* TASK TO COMPLETE *
The records that follow should be retyped word for word.

---*---

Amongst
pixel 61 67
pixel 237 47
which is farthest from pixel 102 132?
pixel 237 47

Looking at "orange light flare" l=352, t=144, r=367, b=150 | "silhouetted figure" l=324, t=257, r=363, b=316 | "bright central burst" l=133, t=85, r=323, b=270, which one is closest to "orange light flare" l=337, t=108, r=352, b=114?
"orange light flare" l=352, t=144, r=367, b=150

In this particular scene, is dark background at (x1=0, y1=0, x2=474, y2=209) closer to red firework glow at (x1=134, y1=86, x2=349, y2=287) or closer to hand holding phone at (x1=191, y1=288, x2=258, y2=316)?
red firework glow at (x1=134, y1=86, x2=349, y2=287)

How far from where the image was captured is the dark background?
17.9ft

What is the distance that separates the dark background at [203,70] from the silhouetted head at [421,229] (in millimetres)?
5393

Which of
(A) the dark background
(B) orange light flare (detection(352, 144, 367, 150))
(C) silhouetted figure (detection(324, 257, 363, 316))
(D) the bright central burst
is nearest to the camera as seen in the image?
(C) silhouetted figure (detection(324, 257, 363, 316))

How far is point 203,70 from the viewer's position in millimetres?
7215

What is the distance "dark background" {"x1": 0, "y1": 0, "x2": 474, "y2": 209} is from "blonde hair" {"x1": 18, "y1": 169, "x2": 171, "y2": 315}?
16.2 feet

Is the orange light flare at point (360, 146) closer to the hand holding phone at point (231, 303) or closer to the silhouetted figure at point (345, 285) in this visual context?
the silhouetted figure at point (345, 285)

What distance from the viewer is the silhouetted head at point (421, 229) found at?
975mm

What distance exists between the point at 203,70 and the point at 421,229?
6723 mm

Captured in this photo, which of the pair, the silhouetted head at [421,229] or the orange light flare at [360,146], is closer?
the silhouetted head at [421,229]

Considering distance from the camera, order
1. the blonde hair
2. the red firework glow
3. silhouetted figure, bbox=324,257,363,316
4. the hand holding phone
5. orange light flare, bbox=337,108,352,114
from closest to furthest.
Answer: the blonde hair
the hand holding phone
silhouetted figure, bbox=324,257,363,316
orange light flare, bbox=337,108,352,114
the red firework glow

---*---

* ANSWER BELOW *
Amongst
pixel 61 67
pixel 237 47
which is farthest from pixel 102 132?
pixel 237 47

Looking at "orange light flare" l=352, t=144, r=367, b=150 | "silhouetted figure" l=324, t=257, r=363, b=316 | "bright central burst" l=133, t=85, r=323, b=270, which one is closest to "orange light flare" l=337, t=108, r=352, b=114?
"orange light flare" l=352, t=144, r=367, b=150

In this particular scene, is dark background at (x1=0, y1=0, x2=474, y2=209) closer to red firework glow at (x1=134, y1=86, x2=349, y2=287) or closer to hand holding phone at (x1=191, y1=288, x2=258, y2=316)?
red firework glow at (x1=134, y1=86, x2=349, y2=287)

How far from where the image was captured is the dark background?
17.9ft

What is the distance that separates the dark background at [203,70] from the silhouetted head at [421,229] (in millimetres)?
5393

Which of
(A) the dark background
(B) orange light flare (detection(352, 144, 367, 150))
(C) silhouetted figure (detection(324, 257, 363, 316))
(D) the bright central burst
is nearest to the camera as seen in the image?
(C) silhouetted figure (detection(324, 257, 363, 316))

How far is point 203,70 from the viewer's position in millimetres?
7215

What is the distance "dark background" {"x1": 0, "y1": 0, "x2": 474, "y2": 209} is from "blonde hair" {"x1": 18, "y1": 169, "x2": 171, "y2": 315}?
16.2 feet

Is the orange light flare at point (360, 146) closer to the hand holding phone at point (231, 303) or closer to the silhouetted figure at point (345, 285) in this visual context?
the silhouetted figure at point (345, 285)

What distance from the viewer is the silhouetted head at point (421, 229) found at?
975mm

What distance exists between the point at 203,70 and the point at 421,229?
6723 mm

Captured in this photo, which of the pair, the silhouetted head at [421,229] or the orange light flare at [360,146], is closer?
the silhouetted head at [421,229]

Considering distance from the camera, order
1. the blonde hair
2. the red firework glow
3. silhouetted figure, bbox=324,257,363,316
4. the hand holding phone
5. orange light flare, bbox=337,108,352,114
from closest to furthest.
Answer: the blonde hair
the hand holding phone
silhouetted figure, bbox=324,257,363,316
orange light flare, bbox=337,108,352,114
the red firework glow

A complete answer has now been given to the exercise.